Jumlah Freelance Melonjak Saat Pandemi, Ini Cara Sukses Jadi Pekerja Lepas

Merdeka.com - Merdeka.com - Freelancing atau pekerja lepas sedang mengalami tren peningkatan dan hingga saat ini tidak menunjukkan tanda-tanda perlambatan. Apalagi sejak pandemi Covid-19 melanda, telah menyebabkan perusahaan lebih memprioritaskan kehadiran digital. Sehingga permintaan atas pekerja lepas dan cara kerja jarak jauh tumbuh dengan pesat.

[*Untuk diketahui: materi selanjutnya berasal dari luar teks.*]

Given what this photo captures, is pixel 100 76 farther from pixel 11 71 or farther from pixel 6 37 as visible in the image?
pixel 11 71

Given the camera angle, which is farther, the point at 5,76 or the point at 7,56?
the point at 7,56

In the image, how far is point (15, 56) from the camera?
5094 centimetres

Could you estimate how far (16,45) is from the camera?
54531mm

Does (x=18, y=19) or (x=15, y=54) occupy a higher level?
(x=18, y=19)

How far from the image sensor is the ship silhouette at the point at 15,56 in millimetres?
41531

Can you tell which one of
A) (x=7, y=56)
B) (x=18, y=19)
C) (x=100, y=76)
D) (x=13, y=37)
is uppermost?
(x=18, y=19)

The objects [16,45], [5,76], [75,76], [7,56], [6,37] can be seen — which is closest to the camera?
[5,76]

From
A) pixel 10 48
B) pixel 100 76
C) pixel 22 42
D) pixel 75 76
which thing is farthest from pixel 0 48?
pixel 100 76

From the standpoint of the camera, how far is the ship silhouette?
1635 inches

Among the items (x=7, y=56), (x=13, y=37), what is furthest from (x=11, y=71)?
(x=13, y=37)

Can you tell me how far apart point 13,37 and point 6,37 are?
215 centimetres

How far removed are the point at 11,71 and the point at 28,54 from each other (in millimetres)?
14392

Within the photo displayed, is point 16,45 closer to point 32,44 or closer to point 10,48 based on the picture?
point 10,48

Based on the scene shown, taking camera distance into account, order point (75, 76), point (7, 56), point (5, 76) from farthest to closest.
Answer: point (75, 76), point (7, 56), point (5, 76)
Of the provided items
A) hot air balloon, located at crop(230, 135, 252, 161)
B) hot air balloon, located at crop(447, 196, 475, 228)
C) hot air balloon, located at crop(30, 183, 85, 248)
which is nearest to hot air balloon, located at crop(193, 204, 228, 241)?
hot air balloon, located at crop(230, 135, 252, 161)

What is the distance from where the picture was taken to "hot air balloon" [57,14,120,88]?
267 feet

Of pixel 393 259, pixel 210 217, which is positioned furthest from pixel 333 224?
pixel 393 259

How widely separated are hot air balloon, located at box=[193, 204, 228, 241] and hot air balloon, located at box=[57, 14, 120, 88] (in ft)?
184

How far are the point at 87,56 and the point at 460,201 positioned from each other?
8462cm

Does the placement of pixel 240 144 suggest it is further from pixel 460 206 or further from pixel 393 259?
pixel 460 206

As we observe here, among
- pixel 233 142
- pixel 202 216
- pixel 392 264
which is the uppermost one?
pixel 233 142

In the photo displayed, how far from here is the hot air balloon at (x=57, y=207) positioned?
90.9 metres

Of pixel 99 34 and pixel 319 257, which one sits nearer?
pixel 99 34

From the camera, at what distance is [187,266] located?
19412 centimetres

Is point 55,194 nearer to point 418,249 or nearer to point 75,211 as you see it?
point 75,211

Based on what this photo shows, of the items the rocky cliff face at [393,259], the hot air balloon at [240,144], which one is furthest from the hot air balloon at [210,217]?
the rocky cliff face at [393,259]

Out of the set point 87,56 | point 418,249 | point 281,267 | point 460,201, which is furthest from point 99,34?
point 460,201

Freelancer.com sebagai pasar freelancing dan crowdsourcing global melakukan pengamatan pada 296.000 posting di platformnya, yang diposting pada periode antara Juli dan September 2022. Hal ini dilakukan untuk mengetahui jenis pekerjaan freelance mana yang paling banyak diminati saat ini, berdasarkan pada seberapa banyak jenis pekerjaan itu tumbuh di kuartal terakhir dan yang diprediksi akan menjadi lebih populer dalam beberapa bulan mendatang.

Berdasarkan hasil riset Q3 2022 Fast 50 Index, pengembangan aplikasi android berada di puncak daftar pekerjaan freelance yang paling diminati oleh perusahaan. Ini memang tidak mengejutkan, mengingat android terus mendapatkan popularitas di pasar sistem operasi global.

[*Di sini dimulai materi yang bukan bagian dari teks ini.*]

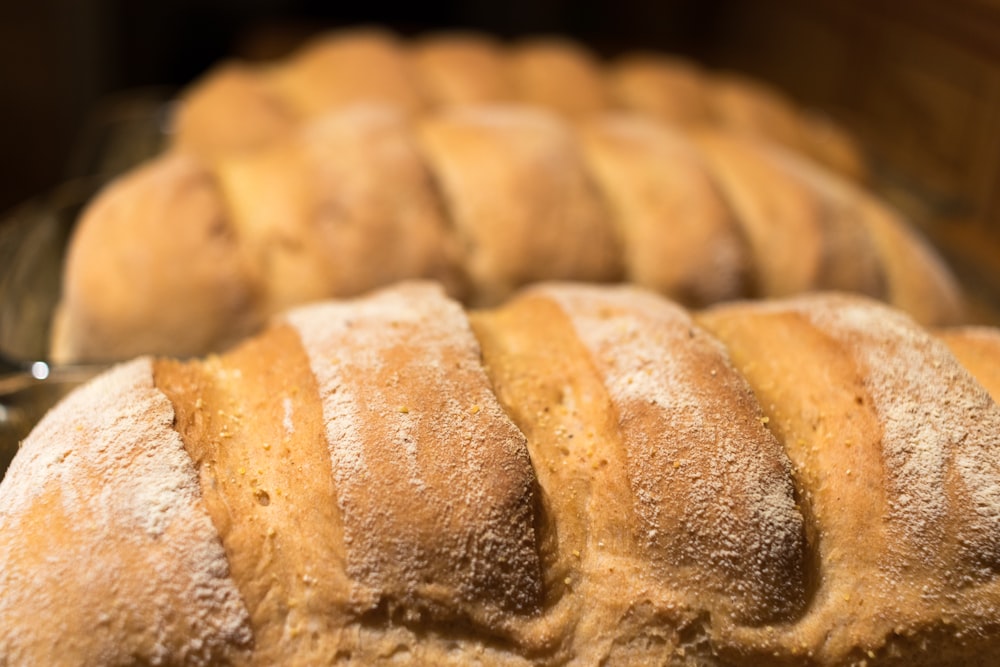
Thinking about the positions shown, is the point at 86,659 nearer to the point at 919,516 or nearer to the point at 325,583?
the point at 325,583

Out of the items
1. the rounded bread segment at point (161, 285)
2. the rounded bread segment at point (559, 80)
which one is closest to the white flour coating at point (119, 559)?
the rounded bread segment at point (161, 285)

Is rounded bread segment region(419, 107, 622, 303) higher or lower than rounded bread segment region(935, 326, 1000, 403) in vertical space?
lower

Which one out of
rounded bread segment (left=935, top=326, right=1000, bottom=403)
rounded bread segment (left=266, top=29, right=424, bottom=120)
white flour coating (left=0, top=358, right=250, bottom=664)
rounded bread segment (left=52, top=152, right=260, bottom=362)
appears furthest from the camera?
rounded bread segment (left=266, top=29, right=424, bottom=120)

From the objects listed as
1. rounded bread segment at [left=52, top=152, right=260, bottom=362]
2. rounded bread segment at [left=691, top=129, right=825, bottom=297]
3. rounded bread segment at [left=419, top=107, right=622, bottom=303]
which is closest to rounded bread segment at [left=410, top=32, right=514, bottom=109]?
rounded bread segment at [left=419, top=107, right=622, bottom=303]

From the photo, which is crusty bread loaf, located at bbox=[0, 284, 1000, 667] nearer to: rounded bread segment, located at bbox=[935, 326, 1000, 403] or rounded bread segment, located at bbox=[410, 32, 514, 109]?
rounded bread segment, located at bbox=[935, 326, 1000, 403]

Perusahaan intelijen seluler, Data.ai juga mencatat, pengguna Android memimpin pengunduhan terbanyak dengan 30 miliar kali unduhan aplikasi pada Google Play. Jumlah itu tiga kali lipat lebih banyak jika dibandingkan unduhan aplikasi pada iOS App Store yang hanya di bawah 9 miliar kali unduh.

Kemudian, AJAX atau Asynchronous JavaScript and XML serta Application Programming Interface (API) menjadi kebutuhan freelance paling banyak kedua dan ketiga dalam daftar. Kedua jenis ini populer karena berguna untuk pengembangan web dan teknik pemrograman yang menghubungkan perusahaan di web, meningkatkan kecepatan dan kinerja aplikasi web serta mengaktifkan pengalaman seluler yang sangat sejalan dengan kebutuhan digital perusahaan.

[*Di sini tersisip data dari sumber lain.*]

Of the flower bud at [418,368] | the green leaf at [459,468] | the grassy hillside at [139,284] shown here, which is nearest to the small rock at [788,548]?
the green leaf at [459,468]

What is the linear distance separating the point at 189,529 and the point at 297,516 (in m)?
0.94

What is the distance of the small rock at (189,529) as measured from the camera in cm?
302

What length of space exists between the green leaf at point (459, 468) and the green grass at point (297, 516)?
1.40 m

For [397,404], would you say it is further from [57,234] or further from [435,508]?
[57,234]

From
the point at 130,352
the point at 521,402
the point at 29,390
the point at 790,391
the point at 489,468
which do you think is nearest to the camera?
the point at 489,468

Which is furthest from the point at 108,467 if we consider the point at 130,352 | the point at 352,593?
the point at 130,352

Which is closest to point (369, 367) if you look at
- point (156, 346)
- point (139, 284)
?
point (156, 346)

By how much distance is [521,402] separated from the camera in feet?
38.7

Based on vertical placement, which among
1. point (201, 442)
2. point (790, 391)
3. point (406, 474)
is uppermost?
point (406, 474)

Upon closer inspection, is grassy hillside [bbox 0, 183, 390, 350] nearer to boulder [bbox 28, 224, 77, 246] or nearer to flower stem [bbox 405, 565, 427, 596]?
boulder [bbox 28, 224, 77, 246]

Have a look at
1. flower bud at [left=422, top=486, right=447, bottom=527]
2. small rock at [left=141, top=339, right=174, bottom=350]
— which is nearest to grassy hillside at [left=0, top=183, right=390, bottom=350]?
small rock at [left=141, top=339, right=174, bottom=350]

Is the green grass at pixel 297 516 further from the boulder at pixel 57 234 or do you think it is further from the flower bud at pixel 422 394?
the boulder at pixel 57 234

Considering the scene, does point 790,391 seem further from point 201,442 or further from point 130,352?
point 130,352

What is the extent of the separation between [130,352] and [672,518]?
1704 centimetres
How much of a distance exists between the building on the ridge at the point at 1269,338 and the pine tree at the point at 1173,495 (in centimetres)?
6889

Terakhir adalah penulisan blog dan konten YouTube, ini sudah menjadi kebutuhan penting perusahaan dalam mempertahankan eksistensi mereka selama pandemi. Pembuatan film, pengeditan, penulisan naskah, dan pemasaran lewat platform digital menjadi cakupan pekerjaan yang diminati perusahaan. Karena semua itu telah terbukti menjadi strategi pemasaran yang paling efektif dalam dunia bisnis selama lebih dari dua tahun terakhir.

Bagaimana cara memulainya?

Vice President of talent solutions di Upwork, Margaret Lilani, menyebut, manfaat paling nyata dari pekerjaan lepas adalah kemandirian. Karena, pekerja lepas dapat bebas mengatur waktu bekerja, menjadi bos untuk diri sendiri, memilih klien sesuai kriteria, dan bisa bekerja jarak jauh dimana saja.

Dia menambahkan, freelancing juga menguntungkan perusahaan dan membantu pengusaha mengurangi biaya perekrutan. Serta jangkauan sumber daya di pasar kerja yang tidak terbatas telah membantu perusahaan menemukan pekerja yang paling cocok.

Untuk itu, dia menyarankan beberapa langkah yang harus dilakukan jika tertarik untuk menjadi pekerja lepas. Langkah pertama adalah menentukan keahlian terkuat yang dimiliki. Lalu pikirkanlah, bagaimana keterampilan tersebut dapat diubah menjadi layanan.

Lilani mencontohkan, kemampuan komunikasi, media sosial, desain grafis, penulisan, pengkodingan, atau bidang keahlian yang lainnya dapat dimanfaatkan untuk menjadi pekerja lepas.

Selanjutnya, buatlah portofolio yang berisi kemampuan dan pekerjaan yang pernah dikerjakan, itu digunakan sebagai promosi diri kepada calon klien. Kemudian manfaatkan juga web online seperti Upwork, Freelancer.com, Fiverr, TaskRabbit, atau situs web lain untuk mengiklankan pekerjaan freelance Anda atau mencari lowongan kerja yang sesuai dengan kemampuan.

Terakhir, Lilani menekankan untuk jangan takut dalam memulai. Karena pasti membutuhkan waktu dan usaha yang konsisten untuk membangun reputasi di pasar freelance dan memiliki karir yang sangat sukses sebagai freelancer.